__PROBLEM__: In the following excerpt on Sierra Wireless's financial statements, what is the company's functional or primary operating currency?

Our consolidated financial statements include the accounts of Sierra Wireless, Inc. and its wholly-owned subsidiaries Sierra Wireless America, Inc. (including its predecessors AirPrime, Inc., Sierra Wireless Data, Inc. and Sierra Wireless AirLink Solutions, Inc.), Sierra Wireless (UK) Limited, Sierra Wireless (Asia Pacific) Limited, Sierra Wireless SRL (dissolved June 12, 2006) and Sierra Wireless ULC from their respective dates of formation or acquisition. We have eliminated all significant intercompany balances and transactions.

 

(b)       Foreign currency translation

 

Our functional or primary operating currency is the United States (“U.S.”) dollar. We translate transactions in currencies other than the U.S. dollar at the exchange rate in effect on the transaction date. Monetary assets and liabilities denominated in a currency other than the U.S. dollar are translated at the exchange rates in effect at the balance sheet date. The resulting exchange rate gains and losses are recognized in earnings.

 

(c)        Use of estimates

 

In preparing the financial statements in conformity with United States generally accepted accounting principles (“U.S. GAAP”), management makes estimates and assumptions that affect the reported amounts of assets, particularly the recoverability of accounts receivable, inventory, fixed assets, intangible assets, goodwill and deferred income taxes, royalty and warranty accruals, other liabilities, stock-based compensation, and disclosures of contingent liabilities at the date of the financial statements and the reported amounts of revenues and expenses during the reporting period. Actual results could differ from the estimates.

__SUPPLIED DATA__:
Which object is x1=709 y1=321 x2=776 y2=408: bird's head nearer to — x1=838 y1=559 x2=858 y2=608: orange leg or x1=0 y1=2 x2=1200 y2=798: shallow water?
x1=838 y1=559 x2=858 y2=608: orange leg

...

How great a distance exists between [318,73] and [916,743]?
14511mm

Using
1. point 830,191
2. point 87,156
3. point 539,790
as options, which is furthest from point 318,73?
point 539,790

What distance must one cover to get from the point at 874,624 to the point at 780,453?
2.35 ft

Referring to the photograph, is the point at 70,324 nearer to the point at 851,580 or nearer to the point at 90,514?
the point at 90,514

* * *

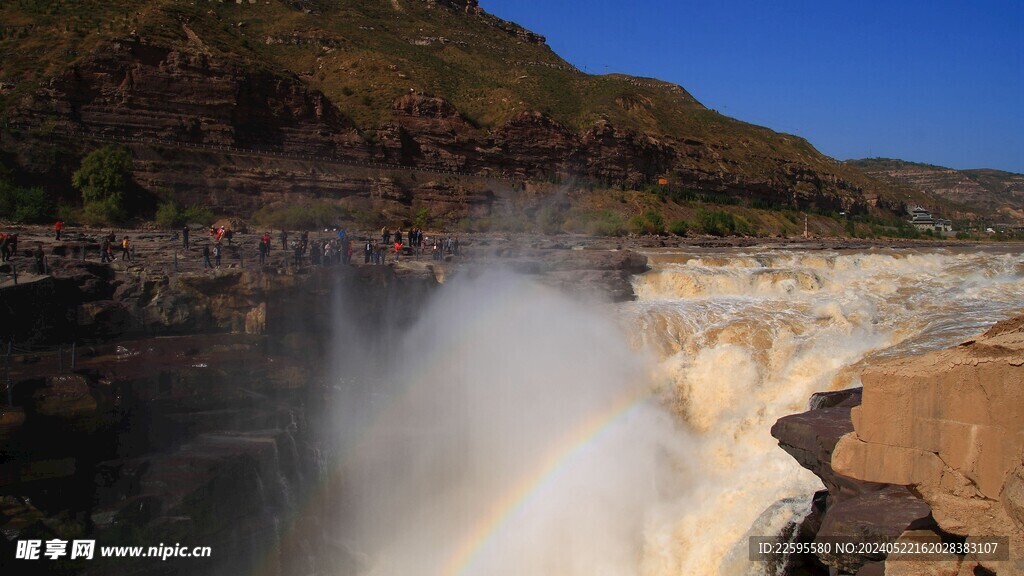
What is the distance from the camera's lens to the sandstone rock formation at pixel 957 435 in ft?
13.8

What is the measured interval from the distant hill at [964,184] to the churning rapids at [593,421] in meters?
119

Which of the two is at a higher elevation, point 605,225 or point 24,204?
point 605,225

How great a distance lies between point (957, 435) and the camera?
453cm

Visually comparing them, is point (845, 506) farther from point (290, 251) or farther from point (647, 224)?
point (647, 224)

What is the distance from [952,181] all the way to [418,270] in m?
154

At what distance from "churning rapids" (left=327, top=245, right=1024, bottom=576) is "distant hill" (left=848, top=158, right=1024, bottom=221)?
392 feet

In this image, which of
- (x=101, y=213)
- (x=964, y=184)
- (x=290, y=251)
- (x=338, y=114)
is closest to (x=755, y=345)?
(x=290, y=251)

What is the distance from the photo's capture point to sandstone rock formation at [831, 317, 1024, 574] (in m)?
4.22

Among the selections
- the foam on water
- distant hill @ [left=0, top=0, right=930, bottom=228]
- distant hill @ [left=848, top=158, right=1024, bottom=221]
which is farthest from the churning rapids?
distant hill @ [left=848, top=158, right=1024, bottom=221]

__EXPECTED OUTPUT__: The United States dollar.